I see Apple is about to change chips again. They seem to be quite good at it, although there are a few application casualties along the wayside.
I transitioned from the PowerPC to Intel back in the day and the machines hardly missed a beat. I still have, in a plastic crate, a PowerPC 17 inch MacBook Pro (matt screen) which occasionally runs old legacy device updates (Guitar EPROMs and TV hand controllers mainly). It just works.
I did the compatibility check and realised the processor shifts generate the biggest Mac purchase cycles for Apple. Unlike PCs, Macs don't degrade to slow imbeciles full of registry errors after about 20 months.
When the last Mac Pro was released, they included a diagram of the chip architecture with it, which I thought was unusual for Apple, but I guess they were positioning for the A12Z ARM processor. As far as I can see, it is a variant of the iPhone X processor, which is, itself intriguing. Nowadays everyone is building SoC (Systems on a Chip) which cuts down the distances that electrons have to travel. A nanosecond is about 30 cm/1 foot.
The big difference between the A12X in an iPhone and the one to be used in an iMac seems to be the transistor count, which goes from 6.9 billion to 10 billion. Current Intel are at about 2.8billion in the i7 Kaby Lake processor. Apple also switched on all of the Graphics Processing Units, which were partly disabled on the phone - I guess it relates to battery life or diminishing returns? They are also using the same idea of two sets of processor cores, with Vortex running at 2.4GHz for the big work and Tempest for the high-efficiency tasks and this time they have put 4 of each core onto the chip, so it is a sort of jumbo-sized iPhone X processor in the new Mac.
It is also interesting to look at the new diagramming as an illustration of master-class marketing. Show the things you want to - don't give them anything to count which could backfire - so no mention of the multiple processors in the new diagram.
I followed my own instincts when I originally started using Apple years ago ('it just works' era) and stayed fairly close to their product sets for most tasks. The stuff in the box did most of the average domestic chores. I slid away over the years and now have substantial Adobe and some Microsoft product set in use. It is curious though, that the Millenial-influenced design drift is from the mobile world onto the big screen, with systems like Catalyst to enable porting of iPad/iPhone apps to the Mac.
I hope it won't be a reminder of what happened when Apple changed Final Cut by adding the word 'Pro' and removing about half of the features, including for a time the ability to support plug-ins.

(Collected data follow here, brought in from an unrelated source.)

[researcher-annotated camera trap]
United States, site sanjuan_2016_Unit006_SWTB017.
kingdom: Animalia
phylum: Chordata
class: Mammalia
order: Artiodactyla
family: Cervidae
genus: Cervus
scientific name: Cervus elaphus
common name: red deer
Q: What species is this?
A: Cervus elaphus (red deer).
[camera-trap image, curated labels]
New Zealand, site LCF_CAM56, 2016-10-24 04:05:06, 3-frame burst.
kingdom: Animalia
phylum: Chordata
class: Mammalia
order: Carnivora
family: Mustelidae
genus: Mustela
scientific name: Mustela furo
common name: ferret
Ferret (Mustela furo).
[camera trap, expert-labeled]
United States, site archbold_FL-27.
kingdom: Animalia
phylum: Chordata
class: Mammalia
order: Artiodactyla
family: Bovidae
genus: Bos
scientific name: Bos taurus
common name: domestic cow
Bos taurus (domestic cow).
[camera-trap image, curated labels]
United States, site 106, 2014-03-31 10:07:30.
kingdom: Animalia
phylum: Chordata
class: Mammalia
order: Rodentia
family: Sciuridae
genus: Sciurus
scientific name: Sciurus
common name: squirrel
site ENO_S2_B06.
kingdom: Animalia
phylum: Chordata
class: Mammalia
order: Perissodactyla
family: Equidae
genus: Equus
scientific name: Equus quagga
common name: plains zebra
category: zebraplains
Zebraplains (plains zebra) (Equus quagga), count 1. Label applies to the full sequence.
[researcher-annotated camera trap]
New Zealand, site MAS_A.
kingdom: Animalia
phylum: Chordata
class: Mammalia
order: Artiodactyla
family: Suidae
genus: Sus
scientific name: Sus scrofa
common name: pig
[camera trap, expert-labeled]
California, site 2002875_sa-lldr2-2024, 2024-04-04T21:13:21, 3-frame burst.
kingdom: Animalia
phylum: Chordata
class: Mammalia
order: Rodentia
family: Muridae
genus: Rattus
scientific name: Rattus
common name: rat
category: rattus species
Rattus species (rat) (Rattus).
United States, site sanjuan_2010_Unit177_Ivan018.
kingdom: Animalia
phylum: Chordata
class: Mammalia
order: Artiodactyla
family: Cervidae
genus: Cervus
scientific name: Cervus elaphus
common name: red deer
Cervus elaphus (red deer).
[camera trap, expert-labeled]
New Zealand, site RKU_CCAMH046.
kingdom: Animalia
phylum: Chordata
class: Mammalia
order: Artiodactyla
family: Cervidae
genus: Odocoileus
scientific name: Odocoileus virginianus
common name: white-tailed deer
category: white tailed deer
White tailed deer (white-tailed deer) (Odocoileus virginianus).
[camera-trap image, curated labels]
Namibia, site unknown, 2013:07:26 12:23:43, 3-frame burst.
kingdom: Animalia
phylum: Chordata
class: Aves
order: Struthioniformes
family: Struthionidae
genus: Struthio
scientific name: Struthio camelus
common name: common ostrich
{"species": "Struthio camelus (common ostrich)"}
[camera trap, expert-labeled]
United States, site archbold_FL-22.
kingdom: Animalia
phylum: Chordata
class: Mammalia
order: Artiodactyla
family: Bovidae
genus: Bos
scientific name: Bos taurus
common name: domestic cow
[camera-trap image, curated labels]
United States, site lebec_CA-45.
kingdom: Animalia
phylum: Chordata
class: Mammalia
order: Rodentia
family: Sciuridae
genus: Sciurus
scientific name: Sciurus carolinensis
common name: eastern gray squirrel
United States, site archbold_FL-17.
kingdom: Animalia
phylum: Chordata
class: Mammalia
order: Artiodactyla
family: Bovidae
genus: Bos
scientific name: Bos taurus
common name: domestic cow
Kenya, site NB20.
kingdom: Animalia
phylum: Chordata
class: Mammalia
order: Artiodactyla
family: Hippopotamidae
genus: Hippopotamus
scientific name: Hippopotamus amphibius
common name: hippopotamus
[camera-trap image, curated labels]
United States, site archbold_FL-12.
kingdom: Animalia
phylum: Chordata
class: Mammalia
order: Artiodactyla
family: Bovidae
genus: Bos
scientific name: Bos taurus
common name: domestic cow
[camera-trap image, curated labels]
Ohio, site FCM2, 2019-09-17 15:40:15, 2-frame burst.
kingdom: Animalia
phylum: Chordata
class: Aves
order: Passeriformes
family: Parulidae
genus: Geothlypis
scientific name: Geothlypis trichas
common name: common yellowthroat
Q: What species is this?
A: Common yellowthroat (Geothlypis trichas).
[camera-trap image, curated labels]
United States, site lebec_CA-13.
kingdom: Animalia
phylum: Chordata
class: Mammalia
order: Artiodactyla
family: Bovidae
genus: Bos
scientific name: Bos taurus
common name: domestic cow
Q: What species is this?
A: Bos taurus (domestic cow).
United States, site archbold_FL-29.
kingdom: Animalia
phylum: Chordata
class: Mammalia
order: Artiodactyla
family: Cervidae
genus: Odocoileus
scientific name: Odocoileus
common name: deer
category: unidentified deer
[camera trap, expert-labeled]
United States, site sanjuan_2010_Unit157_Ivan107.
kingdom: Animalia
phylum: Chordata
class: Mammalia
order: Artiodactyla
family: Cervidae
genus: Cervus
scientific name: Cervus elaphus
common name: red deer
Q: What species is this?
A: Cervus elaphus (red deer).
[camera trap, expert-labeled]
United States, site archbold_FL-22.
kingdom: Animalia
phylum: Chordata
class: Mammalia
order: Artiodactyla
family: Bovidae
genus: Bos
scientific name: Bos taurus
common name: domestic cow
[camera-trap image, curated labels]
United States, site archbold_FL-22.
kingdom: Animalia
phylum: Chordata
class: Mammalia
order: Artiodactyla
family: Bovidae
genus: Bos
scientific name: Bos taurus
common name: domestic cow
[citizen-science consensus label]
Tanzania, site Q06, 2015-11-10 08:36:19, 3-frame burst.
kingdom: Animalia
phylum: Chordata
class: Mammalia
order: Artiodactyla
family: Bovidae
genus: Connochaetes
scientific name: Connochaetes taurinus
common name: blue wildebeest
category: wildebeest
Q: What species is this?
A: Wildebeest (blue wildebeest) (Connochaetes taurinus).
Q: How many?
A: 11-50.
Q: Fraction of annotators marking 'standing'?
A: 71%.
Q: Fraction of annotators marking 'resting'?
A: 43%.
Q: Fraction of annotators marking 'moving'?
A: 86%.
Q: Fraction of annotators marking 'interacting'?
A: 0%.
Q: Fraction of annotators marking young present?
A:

The average reporter dialled into the Apple jamboree will be saying what they've been told to say about how the Arm chips will inherit abilities built into Apple's A-Series chips for iPhones and iPads. We just don't want that to become a mantra or a box-in. 'Make it a feature not a bug,' as the ancient IBM Marketing manual reads.
The hidden challenge will come with the likes of Photoshop, InDesign and other dual-platformed software(ie Mac/PC). Writing for the clean lines of Big-Sur Safari and the needs of someone editing bleed-lines on a preprint image might create a few challenges. I suppose the Siri command "Macintosh make it so," might be the ultimate answer. I guess we will be hearing more of Clang compilers and Rosetta emulation again, probably on these little 'at cost' boxes.
So now I'm looking at two hardware cycles again. First to be able to run anything at all on Big-Sur and then to be able to transition to ARM processors.
Maybe I should buy some buy Apple shares as a fundraiser? And when will California run out of landmarks to use as codenames?